How McKinsey Lost Its Way in South Africa - doener
https://www.nytimes.com/2018/06/26/world/africa/mckinsey-south-africa-eskom.html
======
sonnyblarney
Ok, I find this very problematic - along the lines of 'Hey, our country is
massively corrupt and dysfunctional, and these Westerners came in and didn't
do really anything really wrong or corrupt, there are other actors who are
clearly to blame, but let's blame the Western Colonialists!

This is a bad meme.

First - don't trust McKinsey or any consultants to implement anything unless
it's been done before and clear. They're smart people who make slides.
Sometimes they have specific knowledge.

Second - it seems as though they were a little aggressive on pricing, who can
blame them? It's not their fault - whoever was on the procurement and
oversight side on the fence is definitely the guilty/stupid/corrupt party on
that one. There doesn't seem to be any indication that McKinsey cheated on
that, I mean, literally they are even admitting 'maybe we could have charged
less' like a self-aware faux pas? Would we expect that of any business
anywhere?

Information shown:

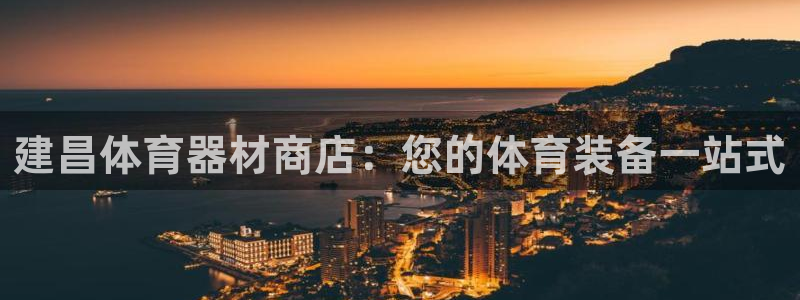 富联娱乐话 5O6917 富联：建昌体育器材商店：您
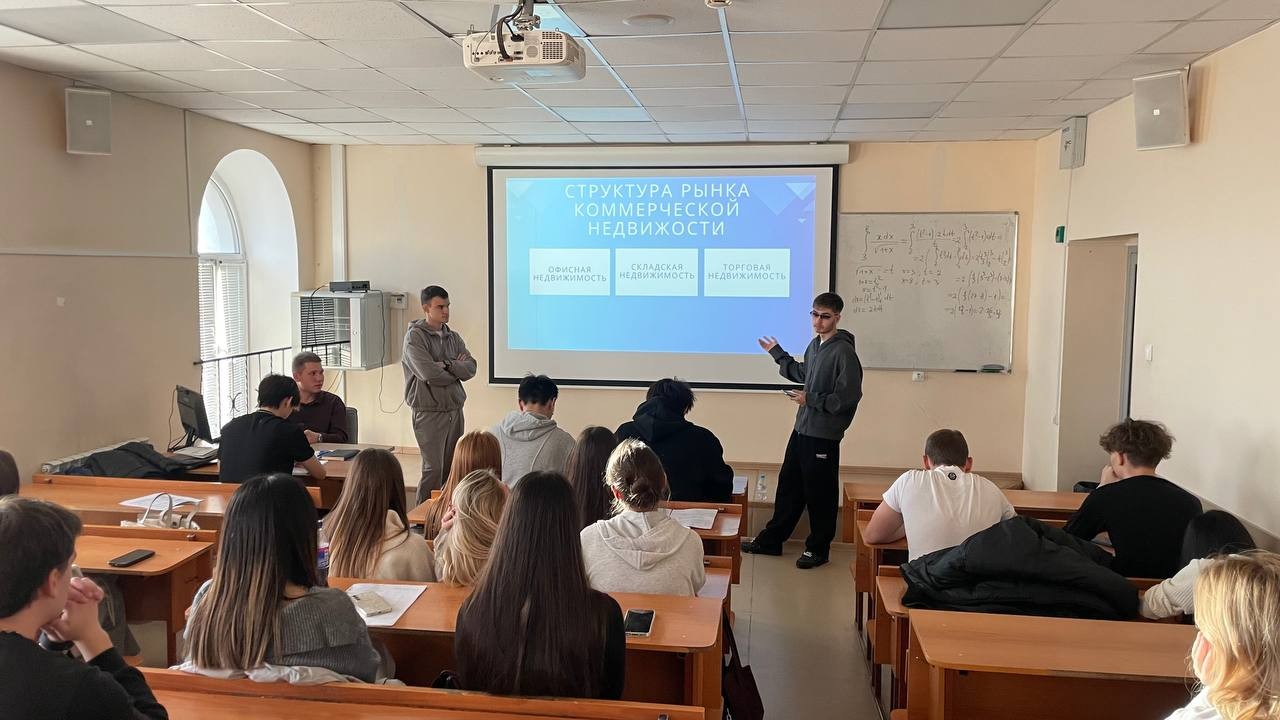 Внедрение инновационного подхода 'перевернутый класс' доказало свою эффективность на практике: студенты 4 курса поделились секретами бизнеса в сфере недвижимости с младшими курсами Внедрение инновационного подхода 'перевернутый класс' доказало свою эффективность на практике: студенты 4 курса поделились секретами бизнеса в сфере недвижимости с младшими курсами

Assignment:
Transcribe the part of the McKinsey in South Africa thread that begins at the words "This is a bad" and stops after "have specific knowledge.".

Your solution:
This is a bad meme.

First - don't trust McKinsey or any consultants to implement anything unless
it's been done before and clear. They're smart people who make slides.
Sometimes they have specific knowledge.